The fallacy of ‘temporary’ visas

There is no actual distinction between a pre- or post-2001 Special Category Visa (SCV) – they are exactly the same visa. The ‘Protected Special Category Visa’ and ‘Non-Protected Special Category Visa’ that are often mentioned simply do not exist. In fact, the date the visa was issued makes practically no difference at all, as an SCV expires every time an NZ citizen leaves the country and a new one is issued every time they arrive.

For example, if you settled in Australia for the first time on 28 February 2001 and had never left the country since, you would hold a 15 year old SCV, but still be considered ‘non-protected’ and treated as a temporary visitor.

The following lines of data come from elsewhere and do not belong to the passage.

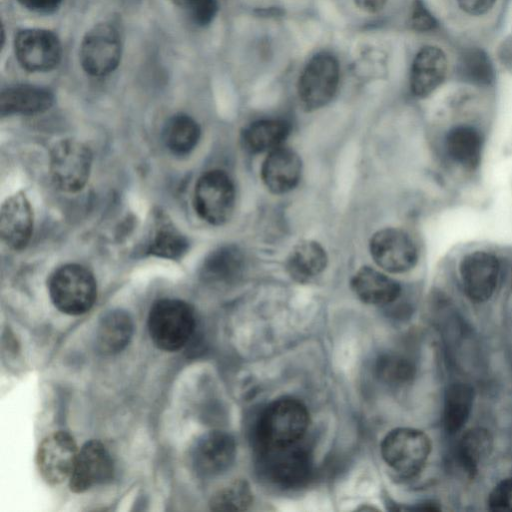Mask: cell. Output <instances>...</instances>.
Segmentation results:
<instances>
[{
    "label": "cell",
    "instance_id": "5bb4252c",
    "mask_svg": "<svg viewBox=\"0 0 512 512\" xmlns=\"http://www.w3.org/2000/svg\"><path fill=\"white\" fill-rule=\"evenodd\" d=\"M114 464L106 447L97 440L86 442L80 449L69 478V488L83 493L112 480Z\"/></svg>",
    "mask_w": 512,
    "mask_h": 512
},
{
    "label": "cell",
    "instance_id": "7402d4cb",
    "mask_svg": "<svg viewBox=\"0 0 512 512\" xmlns=\"http://www.w3.org/2000/svg\"><path fill=\"white\" fill-rule=\"evenodd\" d=\"M244 267L242 252L233 245L212 251L201 267V277L208 283L227 284L237 279Z\"/></svg>",
    "mask_w": 512,
    "mask_h": 512
},
{
    "label": "cell",
    "instance_id": "2e32d148",
    "mask_svg": "<svg viewBox=\"0 0 512 512\" xmlns=\"http://www.w3.org/2000/svg\"><path fill=\"white\" fill-rule=\"evenodd\" d=\"M33 230V212L24 193L18 192L6 199L0 212L2 241L13 250L23 249Z\"/></svg>",
    "mask_w": 512,
    "mask_h": 512
},
{
    "label": "cell",
    "instance_id": "9a60e30c",
    "mask_svg": "<svg viewBox=\"0 0 512 512\" xmlns=\"http://www.w3.org/2000/svg\"><path fill=\"white\" fill-rule=\"evenodd\" d=\"M499 261L486 251L467 254L460 262L463 289L474 302L487 301L494 293L499 277Z\"/></svg>",
    "mask_w": 512,
    "mask_h": 512
},
{
    "label": "cell",
    "instance_id": "e0dca14e",
    "mask_svg": "<svg viewBox=\"0 0 512 512\" xmlns=\"http://www.w3.org/2000/svg\"><path fill=\"white\" fill-rule=\"evenodd\" d=\"M302 171L299 156L291 149L280 146L266 156L261 167V178L274 194H283L298 184Z\"/></svg>",
    "mask_w": 512,
    "mask_h": 512
},
{
    "label": "cell",
    "instance_id": "d6986e66",
    "mask_svg": "<svg viewBox=\"0 0 512 512\" xmlns=\"http://www.w3.org/2000/svg\"><path fill=\"white\" fill-rule=\"evenodd\" d=\"M351 287L361 301L371 305L390 304L401 292L394 279L371 267L359 269L351 280Z\"/></svg>",
    "mask_w": 512,
    "mask_h": 512
},
{
    "label": "cell",
    "instance_id": "30bf717a",
    "mask_svg": "<svg viewBox=\"0 0 512 512\" xmlns=\"http://www.w3.org/2000/svg\"><path fill=\"white\" fill-rule=\"evenodd\" d=\"M15 57L20 66L29 72H48L55 69L62 58V46L52 31L27 28L14 39Z\"/></svg>",
    "mask_w": 512,
    "mask_h": 512
},
{
    "label": "cell",
    "instance_id": "d4e9b609",
    "mask_svg": "<svg viewBox=\"0 0 512 512\" xmlns=\"http://www.w3.org/2000/svg\"><path fill=\"white\" fill-rule=\"evenodd\" d=\"M493 448V438L484 428H473L466 431L457 443L455 459L461 469L474 477L479 465L490 455Z\"/></svg>",
    "mask_w": 512,
    "mask_h": 512
},
{
    "label": "cell",
    "instance_id": "603a6c76",
    "mask_svg": "<svg viewBox=\"0 0 512 512\" xmlns=\"http://www.w3.org/2000/svg\"><path fill=\"white\" fill-rule=\"evenodd\" d=\"M289 131V124L283 120H258L244 128L241 142L243 147L251 153L270 152L283 146Z\"/></svg>",
    "mask_w": 512,
    "mask_h": 512
},
{
    "label": "cell",
    "instance_id": "7a4b0ae2",
    "mask_svg": "<svg viewBox=\"0 0 512 512\" xmlns=\"http://www.w3.org/2000/svg\"><path fill=\"white\" fill-rule=\"evenodd\" d=\"M196 328L193 308L179 299H161L148 315V331L154 345L164 351H177L192 338Z\"/></svg>",
    "mask_w": 512,
    "mask_h": 512
},
{
    "label": "cell",
    "instance_id": "277c9868",
    "mask_svg": "<svg viewBox=\"0 0 512 512\" xmlns=\"http://www.w3.org/2000/svg\"><path fill=\"white\" fill-rule=\"evenodd\" d=\"M431 451L429 437L418 429L396 428L382 441L381 454L397 474L410 478L424 467Z\"/></svg>",
    "mask_w": 512,
    "mask_h": 512
},
{
    "label": "cell",
    "instance_id": "d6a6232c",
    "mask_svg": "<svg viewBox=\"0 0 512 512\" xmlns=\"http://www.w3.org/2000/svg\"><path fill=\"white\" fill-rule=\"evenodd\" d=\"M190 20L197 26L209 25L217 15V0H194L186 9Z\"/></svg>",
    "mask_w": 512,
    "mask_h": 512
},
{
    "label": "cell",
    "instance_id": "7c38bea8",
    "mask_svg": "<svg viewBox=\"0 0 512 512\" xmlns=\"http://www.w3.org/2000/svg\"><path fill=\"white\" fill-rule=\"evenodd\" d=\"M370 253L374 262L390 273L406 272L418 259L417 248L410 236L396 228L377 231L370 241Z\"/></svg>",
    "mask_w": 512,
    "mask_h": 512
},
{
    "label": "cell",
    "instance_id": "8fae6325",
    "mask_svg": "<svg viewBox=\"0 0 512 512\" xmlns=\"http://www.w3.org/2000/svg\"><path fill=\"white\" fill-rule=\"evenodd\" d=\"M79 449L71 434L56 431L46 436L36 453V464L42 478L50 485L69 480Z\"/></svg>",
    "mask_w": 512,
    "mask_h": 512
},
{
    "label": "cell",
    "instance_id": "cb8c5ba5",
    "mask_svg": "<svg viewBox=\"0 0 512 512\" xmlns=\"http://www.w3.org/2000/svg\"><path fill=\"white\" fill-rule=\"evenodd\" d=\"M327 254L317 242L307 240L296 245L286 261V270L298 282L320 275L327 265Z\"/></svg>",
    "mask_w": 512,
    "mask_h": 512
},
{
    "label": "cell",
    "instance_id": "8992f818",
    "mask_svg": "<svg viewBox=\"0 0 512 512\" xmlns=\"http://www.w3.org/2000/svg\"><path fill=\"white\" fill-rule=\"evenodd\" d=\"M121 56V36L110 22L95 24L82 38L79 62L91 76L103 77L112 73L118 67Z\"/></svg>",
    "mask_w": 512,
    "mask_h": 512
},
{
    "label": "cell",
    "instance_id": "f546056e",
    "mask_svg": "<svg viewBox=\"0 0 512 512\" xmlns=\"http://www.w3.org/2000/svg\"><path fill=\"white\" fill-rule=\"evenodd\" d=\"M185 237L167 220L159 219L149 251L159 257L177 259L187 249Z\"/></svg>",
    "mask_w": 512,
    "mask_h": 512
},
{
    "label": "cell",
    "instance_id": "4316f807",
    "mask_svg": "<svg viewBox=\"0 0 512 512\" xmlns=\"http://www.w3.org/2000/svg\"><path fill=\"white\" fill-rule=\"evenodd\" d=\"M473 388L465 383L451 384L445 393L443 423L449 434L460 431L471 413Z\"/></svg>",
    "mask_w": 512,
    "mask_h": 512
},
{
    "label": "cell",
    "instance_id": "f1b7e54d",
    "mask_svg": "<svg viewBox=\"0 0 512 512\" xmlns=\"http://www.w3.org/2000/svg\"><path fill=\"white\" fill-rule=\"evenodd\" d=\"M458 74L463 81L478 86H487L494 80L492 62L480 48L463 52L458 62Z\"/></svg>",
    "mask_w": 512,
    "mask_h": 512
},
{
    "label": "cell",
    "instance_id": "e575fe53",
    "mask_svg": "<svg viewBox=\"0 0 512 512\" xmlns=\"http://www.w3.org/2000/svg\"><path fill=\"white\" fill-rule=\"evenodd\" d=\"M411 27L420 32L433 30L437 22L421 0H415L410 15Z\"/></svg>",
    "mask_w": 512,
    "mask_h": 512
},
{
    "label": "cell",
    "instance_id": "9c48e42d",
    "mask_svg": "<svg viewBox=\"0 0 512 512\" xmlns=\"http://www.w3.org/2000/svg\"><path fill=\"white\" fill-rule=\"evenodd\" d=\"M235 188L231 178L221 170H211L197 181L194 208L211 225L226 223L234 210Z\"/></svg>",
    "mask_w": 512,
    "mask_h": 512
},
{
    "label": "cell",
    "instance_id": "d590c367",
    "mask_svg": "<svg viewBox=\"0 0 512 512\" xmlns=\"http://www.w3.org/2000/svg\"><path fill=\"white\" fill-rule=\"evenodd\" d=\"M24 8L41 14H50L55 12L62 4L63 0H16Z\"/></svg>",
    "mask_w": 512,
    "mask_h": 512
},
{
    "label": "cell",
    "instance_id": "ba28073f",
    "mask_svg": "<svg viewBox=\"0 0 512 512\" xmlns=\"http://www.w3.org/2000/svg\"><path fill=\"white\" fill-rule=\"evenodd\" d=\"M340 69L337 59L329 53H318L306 64L298 81V96L309 111L327 105L339 84Z\"/></svg>",
    "mask_w": 512,
    "mask_h": 512
},
{
    "label": "cell",
    "instance_id": "3957f363",
    "mask_svg": "<svg viewBox=\"0 0 512 512\" xmlns=\"http://www.w3.org/2000/svg\"><path fill=\"white\" fill-rule=\"evenodd\" d=\"M48 289L54 306L68 315L86 313L97 296L94 276L78 264H67L55 270L49 279Z\"/></svg>",
    "mask_w": 512,
    "mask_h": 512
},
{
    "label": "cell",
    "instance_id": "5b68a950",
    "mask_svg": "<svg viewBox=\"0 0 512 512\" xmlns=\"http://www.w3.org/2000/svg\"><path fill=\"white\" fill-rule=\"evenodd\" d=\"M260 465L273 483L293 488L302 485L312 470V456L303 440L280 447L258 449Z\"/></svg>",
    "mask_w": 512,
    "mask_h": 512
},
{
    "label": "cell",
    "instance_id": "44dd1931",
    "mask_svg": "<svg viewBox=\"0 0 512 512\" xmlns=\"http://www.w3.org/2000/svg\"><path fill=\"white\" fill-rule=\"evenodd\" d=\"M53 102V94L45 88L33 85H15L2 90L0 113L2 116L37 114L48 110Z\"/></svg>",
    "mask_w": 512,
    "mask_h": 512
},
{
    "label": "cell",
    "instance_id": "1f68e13d",
    "mask_svg": "<svg viewBox=\"0 0 512 512\" xmlns=\"http://www.w3.org/2000/svg\"><path fill=\"white\" fill-rule=\"evenodd\" d=\"M376 374L381 381L389 385H403L412 380L415 367L403 356L385 354L377 360Z\"/></svg>",
    "mask_w": 512,
    "mask_h": 512
},
{
    "label": "cell",
    "instance_id": "52a82bcc",
    "mask_svg": "<svg viewBox=\"0 0 512 512\" xmlns=\"http://www.w3.org/2000/svg\"><path fill=\"white\" fill-rule=\"evenodd\" d=\"M92 153L80 141L64 139L50 153V175L54 185L63 192L81 190L89 179Z\"/></svg>",
    "mask_w": 512,
    "mask_h": 512
},
{
    "label": "cell",
    "instance_id": "8d00e7d4",
    "mask_svg": "<svg viewBox=\"0 0 512 512\" xmlns=\"http://www.w3.org/2000/svg\"><path fill=\"white\" fill-rule=\"evenodd\" d=\"M457 2L467 14L479 16L490 11L496 0H457Z\"/></svg>",
    "mask_w": 512,
    "mask_h": 512
},
{
    "label": "cell",
    "instance_id": "4fadbf2b",
    "mask_svg": "<svg viewBox=\"0 0 512 512\" xmlns=\"http://www.w3.org/2000/svg\"><path fill=\"white\" fill-rule=\"evenodd\" d=\"M234 438L223 431H209L198 438L191 448L190 462L201 477H214L225 472L234 462Z\"/></svg>",
    "mask_w": 512,
    "mask_h": 512
},
{
    "label": "cell",
    "instance_id": "f35d334b",
    "mask_svg": "<svg viewBox=\"0 0 512 512\" xmlns=\"http://www.w3.org/2000/svg\"><path fill=\"white\" fill-rule=\"evenodd\" d=\"M174 5L186 9L194 0H169Z\"/></svg>",
    "mask_w": 512,
    "mask_h": 512
},
{
    "label": "cell",
    "instance_id": "74e56055",
    "mask_svg": "<svg viewBox=\"0 0 512 512\" xmlns=\"http://www.w3.org/2000/svg\"><path fill=\"white\" fill-rule=\"evenodd\" d=\"M387 0H354L359 9L367 13H375L380 11Z\"/></svg>",
    "mask_w": 512,
    "mask_h": 512
},
{
    "label": "cell",
    "instance_id": "6da1fadb",
    "mask_svg": "<svg viewBox=\"0 0 512 512\" xmlns=\"http://www.w3.org/2000/svg\"><path fill=\"white\" fill-rule=\"evenodd\" d=\"M306 406L297 399L284 397L270 403L256 425L257 448L290 445L304 439L309 427Z\"/></svg>",
    "mask_w": 512,
    "mask_h": 512
},
{
    "label": "cell",
    "instance_id": "ac0fdd59",
    "mask_svg": "<svg viewBox=\"0 0 512 512\" xmlns=\"http://www.w3.org/2000/svg\"><path fill=\"white\" fill-rule=\"evenodd\" d=\"M447 73L445 53L436 46H424L415 55L410 72L412 93L424 98L433 93Z\"/></svg>",
    "mask_w": 512,
    "mask_h": 512
},
{
    "label": "cell",
    "instance_id": "ab89813d",
    "mask_svg": "<svg viewBox=\"0 0 512 512\" xmlns=\"http://www.w3.org/2000/svg\"><path fill=\"white\" fill-rule=\"evenodd\" d=\"M126 1H128V2H136L138 0H126Z\"/></svg>",
    "mask_w": 512,
    "mask_h": 512
},
{
    "label": "cell",
    "instance_id": "83f0119b",
    "mask_svg": "<svg viewBox=\"0 0 512 512\" xmlns=\"http://www.w3.org/2000/svg\"><path fill=\"white\" fill-rule=\"evenodd\" d=\"M199 137V125L186 114L172 116L164 126V143L176 155H185L193 150Z\"/></svg>",
    "mask_w": 512,
    "mask_h": 512
},
{
    "label": "cell",
    "instance_id": "836d02e7",
    "mask_svg": "<svg viewBox=\"0 0 512 512\" xmlns=\"http://www.w3.org/2000/svg\"><path fill=\"white\" fill-rule=\"evenodd\" d=\"M488 505L494 511H512V477L498 483L489 495Z\"/></svg>",
    "mask_w": 512,
    "mask_h": 512
},
{
    "label": "cell",
    "instance_id": "484cf974",
    "mask_svg": "<svg viewBox=\"0 0 512 512\" xmlns=\"http://www.w3.org/2000/svg\"><path fill=\"white\" fill-rule=\"evenodd\" d=\"M482 145L481 134L471 126H456L446 136L448 154L455 162L467 169H474L479 165Z\"/></svg>",
    "mask_w": 512,
    "mask_h": 512
},
{
    "label": "cell",
    "instance_id": "4dcf8cb0",
    "mask_svg": "<svg viewBox=\"0 0 512 512\" xmlns=\"http://www.w3.org/2000/svg\"><path fill=\"white\" fill-rule=\"evenodd\" d=\"M252 503V493L246 481L235 480L219 489L210 500L214 511L246 510Z\"/></svg>",
    "mask_w": 512,
    "mask_h": 512
},
{
    "label": "cell",
    "instance_id": "ffe728a7",
    "mask_svg": "<svg viewBox=\"0 0 512 512\" xmlns=\"http://www.w3.org/2000/svg\"><path fill=\"white\" fill-rule=\"evenodd\" d=\"M133 331V320L129 313L121 309L107 312L97 325L95 336L97 351L103 355L121 352L129 344Z\"/></svg>",
    "mask_w": 512,
    "mask_h": 512
}]
</instances>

However, if you arrived on 25 February 2001 and had left the country annually you would have an SCV less than one year old, but be considered ‘protected’ and treated as a permanent resident.

The ‘non-protected’ and ‘protected’ statuses are tied to individuals not visas and were only ever supposed to be applied in a limited number of areas of social security law. It was always dubious to treat those holding exactly the same visa differently in such an arbitrary manner, but Australian governments have since thought fit to extend this arbitrary distinction found nowhere in migration law to an increasing number of fields, gradually stripping post-2001 arrivals of their rights.

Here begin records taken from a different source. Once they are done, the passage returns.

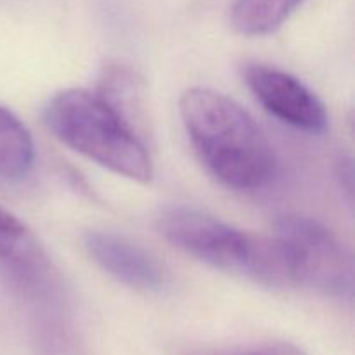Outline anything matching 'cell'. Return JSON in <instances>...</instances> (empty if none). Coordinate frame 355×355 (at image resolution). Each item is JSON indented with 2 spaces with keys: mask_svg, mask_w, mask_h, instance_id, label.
<instances>
[{
  "mask_svg": "<svg viewBox=\"0 0 355 355\" xmlns=\"http://www.w3.org/2000/svg\"><path fill=\"white\" fill-rule=\"evenodd\" d=\"M97 96L146 142L148 118H146L144 85L130 64L121 61L107 62L99 78Z\"/></svg>",
  "mask_w": 355,
  "mask_h": 355,
  "instance_id": "8",
  "label": "cell"
},
{
  "mask_svg": "<svg viewBox=\"0 0 355 355\" xmlns=\"http://www.w3.org/2000/svg\"><path fill=\"white\" fill-rule=\"evenodd\" d=\"M35 163V142L26 125L10 110L0 106V180L17 182Z\"/></svg>",
  "mask_w": 355,
  "mask_h": 355,
  "instance_id": "9",
  "label": "cell"
},
{
  "mask_svg": "<svg viewBox=\"0 0 355 355\" xmlns=\"http://www.w3.org/2000/svg\"><path fill=\"white\" fill-rule=\"evenodd\" d=\"M44 121L55 139L97 165L135 182L153 179L146 142L96 92H58L45 107Z\"/></svg>",
  "mask_w": 355,
  "mask_h": 355,
  "instance_id": "3",
  "label": "cell"
},
{
  "mask_svg": "<svg viewBox=\"0 0 355 355\" xmlns=\"http://www.w3.org/2000/svg\"><path fill=\"white\" fill-rule=\"evenodd\" d=\"M272 234L283 250L293 286L326 297H352V255L328 225L304 215H286L276 222Z\"/></svg>",
  "mask_w": 355,
  "mask_h": 355,
  "instance_id": "4",
  "label": "cell"
},
{
  "mask_svg": "<svg viewBox=\"0 0 355 355\" xmlns=\"http://www.w3.org/2000/svg\"><path fill=\"white\" fill-rule=\"evenodd\" d=\"M305 0H234L231 23L245 37H262L281 26Z\"/></svg>",
  "mask_w": 355,
  "mask_h": 355,
  "instance_id": "10",
  "label": "cell"
},
{
  "mask_svg": "<svg viewBox=\"0 0 355 355\" xmlns=\"http://www.w3.org/2000/svg\"><path fill=\"white\" fill-rule=\"evenodd\" d=\"M194 355H307L302 349L293 343H260V345L246 347V349L227 350V352H210V354H194Z\"/></svg>",
  "mask_w": 355,
  "mask_h": 355,
  "instance_id": "12",
  "label": "cell"
},
{
  "mask_svg": "<svg viewBox=\"0 0 355 355\" xmlns=\"http://www.w3.org/2000/svg\"><path fill=\"white\" fill-rule=\"evenodd\" d=\"M35 340L40 355H90L75 329L55 315H45L38 321Z\"/></svg>",
  "mask_w": 355,
  "mask_h": 355,
  "instance_id": "11",
  "label": "cell"
},
{
  "mask_svg": "<svg viewBox=\"0 0 355 355\" xmlns=\"http://www.w3.org/2000/svg\"><path fill=\"white\" fill-rule=\"evenodd\" d=\"M0 262L12 284L31 300L49 302L58 295L44 248L21 218L0 207Z\"/></svg>",
  "mask_w": 355,
  "mask_h": 355,
  "instance_id": "7",
  "label": "cell"
},
{
  "mask_svg": "<svg viewBox=\"0 0 355 355\" xmlns=\"http://www.w3.org/2000/svg\"><path fill=\"white\" fill-rule=\"evenodd\" d=\"M156 224L170 245L207 266L250 277L267 288L293 286L286 259L274 234L241 231L191 205L165 207Z\"/></svg>",
  "mask_w": 355,
  "mask_h": 355,
  "instance_id": "2",
  "label": "cell"
},
{
  "mask_svg": "<svg viewBox=\"0 0 355 355\" xmlns=\"http://www.w3.org/2000/svg\"><path fill=\"white\" fill-rule=\"evenodd\" d=\"M179 111L194 151L222 184L252 191L274 179L276 153L241 104L214 89L193 87L180 97Z\"/></svg>",
  "mask_w": 355,
  "mask_h": 355,
  "instance_id": "1",
  "label": "cell"
},
{
  "mask_svg": "<svg viewBox=\"0 0 355 355\" xmlns=\"http://www.w3.org/2000/svg\"><path fill=\"white\" fill-rule=\"evenodd\" d=\"M82 246L94 263L128 288L159 293L170 284L165 263L132 239L111 231H89Z\"/></svg>",
  "mask_w": 355,
  "mask_h": 355,
  "instance_id": "6",
  "label": "cell"
},
{
  "mask_svg": "<svg viewBox=\"0 0 355 355\" xmlns=\"http://www.w3.org/2000/svg\"><path fill=\"white\" fill-rule=\"evenodd\" d=\"M243 76L255 99L274 118L309 134L326 130L328 113L324 104L297 76L259 62L246 66Z\"/></svg>",
  "mask_w": 355,
  "mask_h": 355,
  "instance_id": "5",
  "label": "cell"
}]
</instances>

The SCV was created in 1994 purely as a matter of convenience, as at this time the Australian Government introduced a requirement that all non-citizens hold visas. This arrangement of issuing temporary visas to NZ citizens made much sense as it allowed existing free-movement arrangements to continue, whilst ensuring policy consistency. No distinction would need to be drawn between NZ citizens visiting Australia or settling there, just as there had been no distinction when no visas were required.

The visa may have been temporary in the sense that it expired every time an NZ citizen left the country, but was supposed to allow the continuation of the situation in which NZ citizens could freely become permanent residents of Australia.

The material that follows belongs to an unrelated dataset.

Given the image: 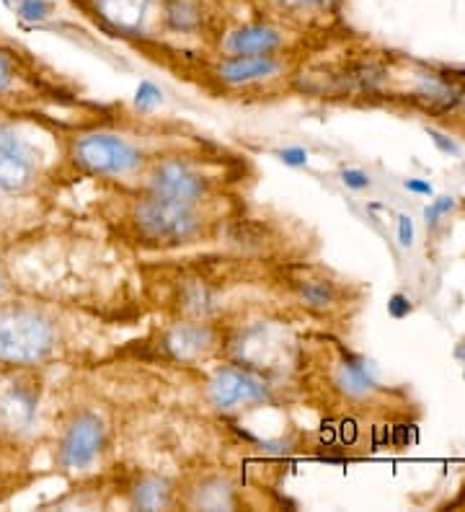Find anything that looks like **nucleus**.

The fact that the visa lapses every time a person leaves Australia is not, however, the reason it is officially considered ‘temporary’ – the Permanent Resident of Norfolk Island visa (subclass 834) similarly lapses every time its holder leaves Australia, but it is nevertheless considered a ‘permanent visa’. The sole reason why a Special Category Visa is considered ‘temporary’ is because it is cancelled if its holder ceases to be a New Zealand citizen.

Thus, since 2001, New Zealand citizens have increasingly been treated as ‘temporary’ migrants on the basis that their right to reside in Australia depends on their maintaining their New Zealand citizenship. However, of course, the right of Australians to remain in Australia is equally tied to their maintaining their Australian citizenship, but they are not being treated as if they were ‘temporary’.

It was never intended that this issuing of ‘temporary’ visas should form the justification for policies that would reduce NZ citizens from the status of permanent residents to that of temporary guest workers.